We all know people who think their children can do no wrong . . . you know, the people living with their heads in the sand because they don’t want to deal with the hard parts of being a parent.  I am surprised that Small was so aggressive with another child as he is generally pretty easy-going and sweet, but I am also certain that he is capable of such behavior.  I’m not doing him any favors if I make excuses for him, and he needs to learn that now, when he’s young and impressionable.  This is not the last time he is going to make a mistake or do something wrong.  When I tucked him in that night, I reassured him that I love him SO much, even when he does something wrong.


But tomorrow, at Medium’s ball game, Small will be sitting by my side and will not be allowed to play with his friends.  It’s gonna be a long game.  For me.

Friday, April 17, 2015

What's Been on My Mind . . .

A Seinfeldian rant:

1.  The stripes on my bedspread should be horizontal instead of vertical.  I need them to go up and down.  When they are horizontal, I lie in bed and think about the fact that they’re not vertical.  Think, think, think. I need them to be up and down so the tag is on the bottom right. 

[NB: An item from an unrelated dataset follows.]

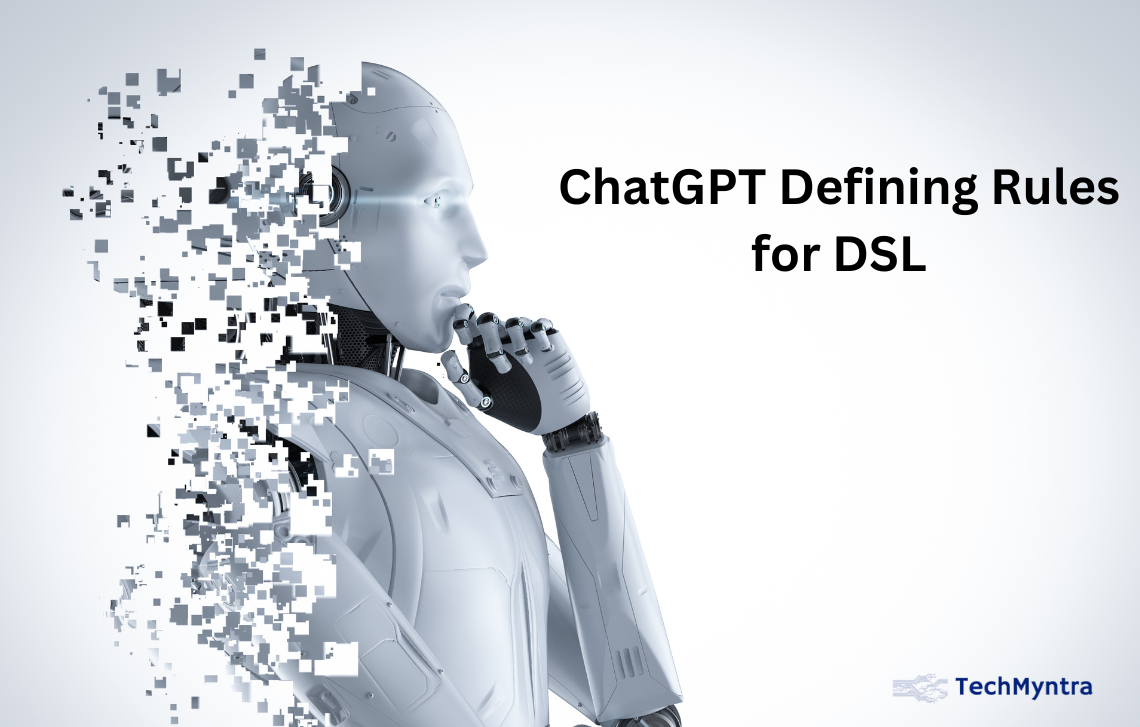 ChatGPT Defining Rules for DSL

TechMyntra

2.  I can’t stand it when people use their cell phones in public restrooms.  I’m answering nature’s call.  That doesn't mean you need to answer your BFF’s call. 

Lane Bryant
3.  The initials for Lane Bryant are LB, as in lbs.  Is that supposed to be some sort of sick joke?  I don't need any extra LBs on my clothing . . . that’s why I shop there in the first place.

4.  I don’t think people who can’t use apostrophes correctly should argue that English should be the “official” language of the United States.  

Pinterest: we-smallpuppet.tumblr.com
5.  Why is it that I get 25 ketchup packets at the McDonald’s drive-thru, but if I ask for one mustard packet they practically have to call the manager at home to get written authorization?

6.  I love Hershey’s Kisses, but since Easter I’ve decided that the wrappers are fornicating with the dust bunnies under my couch and they’re multiplying.  I find them everywhere.

7.  If my children ever get lost or kidnapped, I’ll just show the police my ipad and they can get the kids’ fingerprints from there. 

8.  Bruno Mars accidentally turned my 5-year-old into a badass.  Even though he sings “hot pants” instead of “hot damn,” I just can’t seem to get him to annunciate “funk you up.”  So yes, my preschooler will totally f*ck you up.

9.  I think Large’s math teacher is a super hero called The Underminer.  At one point Large may have believed I was kinda smart, but after last night’s homework I’m pretty sure he thinks I’m barely functioning as an adult.

10.  Watching Downton Abbey makes me want to speak with a British accent.  And also Peppa Pig.  There’s just something about cartoon English pigs that makes me feel particularly Bri-ish.  Honestly, I think I have more in common with Peppa than with Lady Grantham.